Ao avaliar o risco de crédito da Leitíssimo, o perfil premium da companhia pesou positivamente. Enquanto laticínios tradicionais enfrentam a competição do leite em pó importado, o laticínio comandado pelo neozelandês Simon Wallace está em um nicho diferente, pouco sensível à renda.
“Nossa marca traz uma qualidade e experiência do consumidor que nos coloca quase dentro de outro segmento. Não estamos em commodity”, contou Wallace ao The Agribiz. Segundo ele, a Leitíssimo chega ao varejo com um prêmio da ordem de 60% sobre o leite longa vida convencional. Com isso, as margens também são maiores.
Com cerca de R$ 120 milhões em faturamento em 2023, a Leitíssimo possui um modelo verticalizado de produção, com um rebanho de 6 mil cabeças de gado. A companhia cresceu, em média, 20% ao ano nos últimos cinco anos.
“Destacamos a robusta geração de caixa da companhia, a baixa alavancagem financeira e a grande qualidade da operação”, escreveu a Suno, no último relatório gerencial do SNAG11.
Na operação, o Fiagro conta com a fazenda de Jaborandi em garantia e aval dos donos da Leitíssimo.
Maior produtor de café
Além da entrada em lácteos, o Fiagro da Suno também estreou em café.
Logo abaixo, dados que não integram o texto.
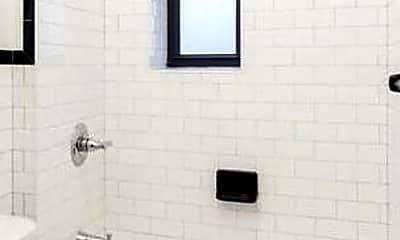Bathroom, 441 3rd Ave, 1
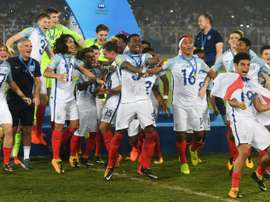 L'équipe dAngleterre exulte après avoir remporté pour la 1re fois la Coupe du monde des -17 ans. AFP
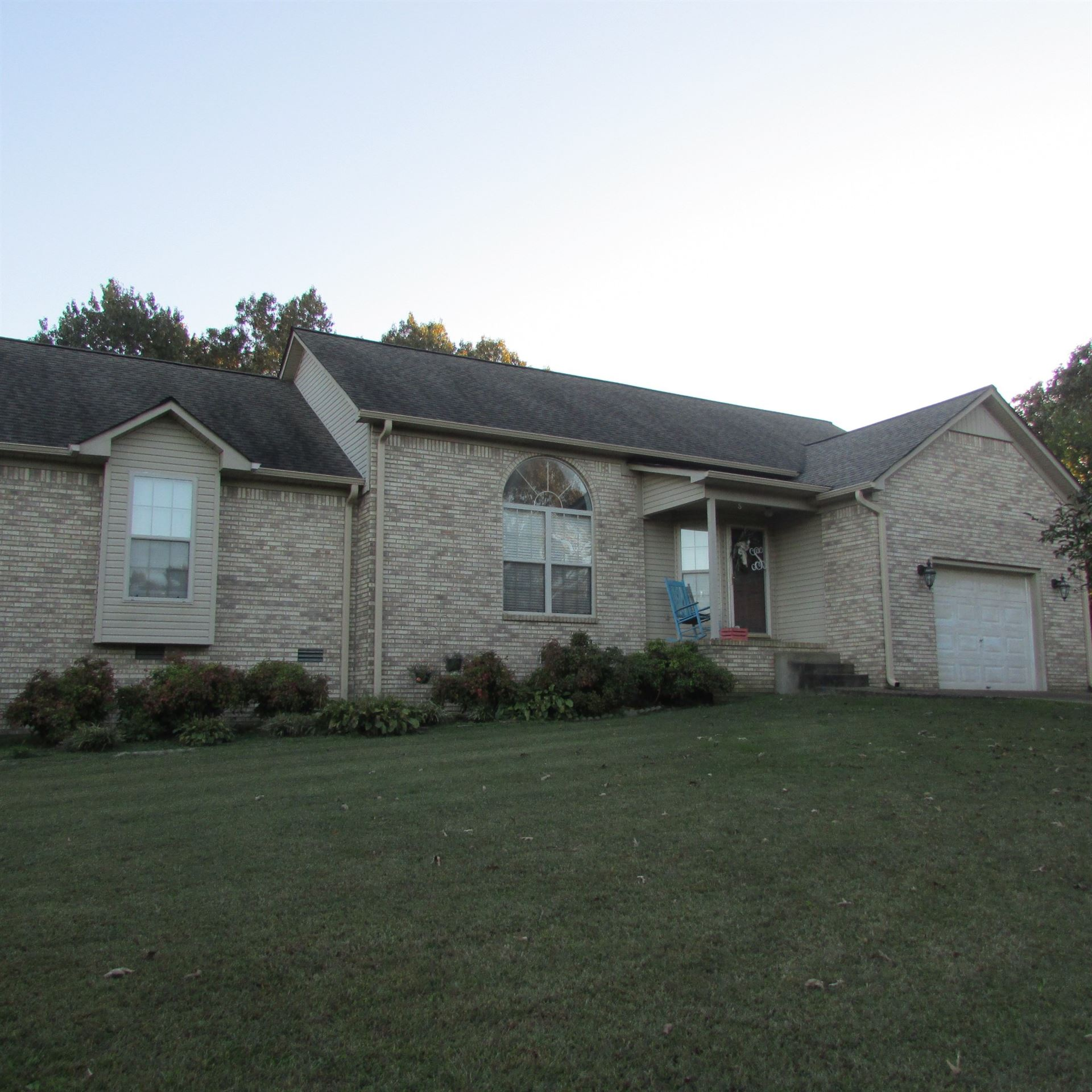 Photo of 213 W Laurel Dr W, Lawrenceburg, TN 38464 (MLS # 2199468)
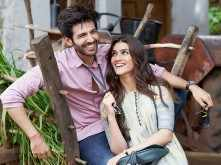 Duniya from Luka Chuppi is sure to put you in a romantic mood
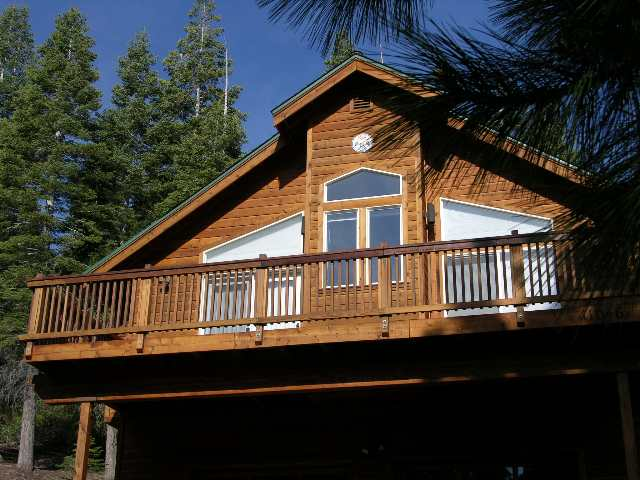 Additional photo for property listing at 11046 Evergreen Circle 11046 Evergreen Circle Truckee, California 96161 United States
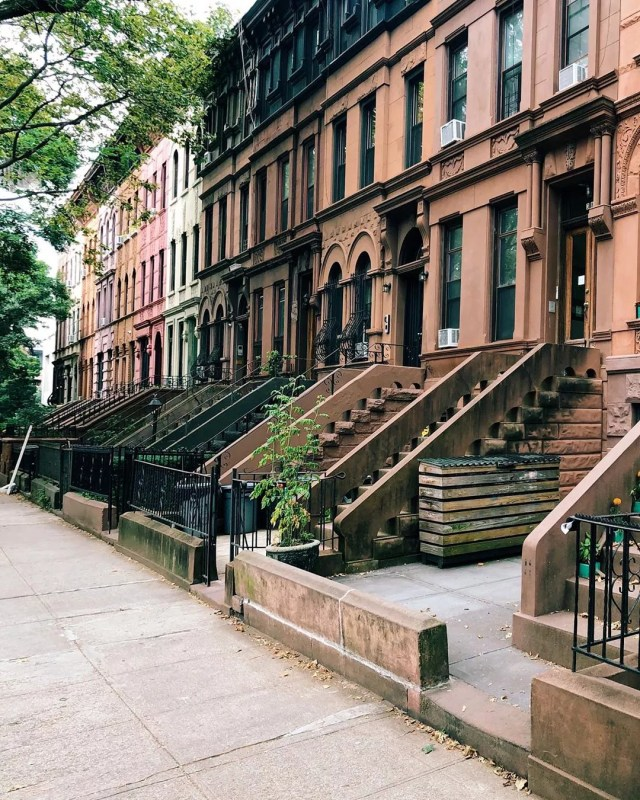 Brown, pink, and green rowhouses. Photo by Instagram user @andreabakacs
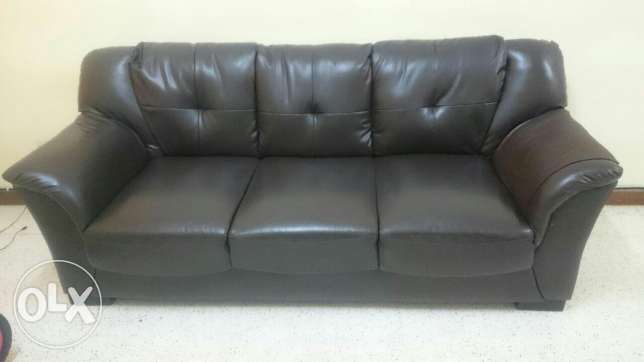 Urgent sale of sofa set with table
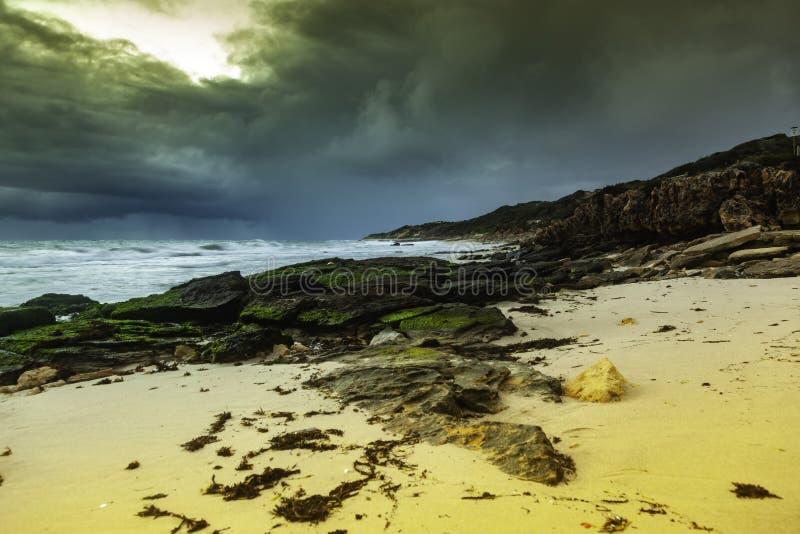 Cielo ed onde dell'oceano Storm fotografie stock libere da diritti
Com a conclusão do follow-on, o SNAG11 também trouxe João Ruiz Lourenço, um dos maiores produtores de café do país.
No mesmo formato de Boa Safra e Letíssimo, o cafeicultor vai levantar cerca de R$ 50 milhões com a emissão de um CRA. Ruiz comprou cotas do fundo e vai colocar os recursos no caixa gradualmente, vendendo no mercado secundário.
A Suno também está estruturando uma segunda operação no setor de café, que vai compor o portfólio.
Taxa de juros
Com a diversificação dos ativos, deixando de ter apenas Boa Safra ou clientes da sementeira como lastro, o Fiagro da Suno conseguiu aumentar as taxas de juros do fundo.
O CRA pulverizado da Boa Safra paga CDI + 3% ao ano, enquanto os papéis da Leitíssimo vão pagar CDI + 5% ao ano e Ruiz, CDI + 4,5%.
Além disso, o Fiagro da Suno é dono de dois imóveis onde estão os centros de distribuição da Boa Safra, que paga aluguéis ao fundo (IPCA + 8% ao ano). Os dois imóveis somam quase R$ 25 milhões em patrimônio.
Em doze meses, o SNAG11 pagou um dividendo anual equivalente a 13,58%. Com os novos ativos no portfólio, a Suno pode reduzir a diferença de rendimento na comparação com os fundos de casas como Kinea, JGP, XP e FG/A.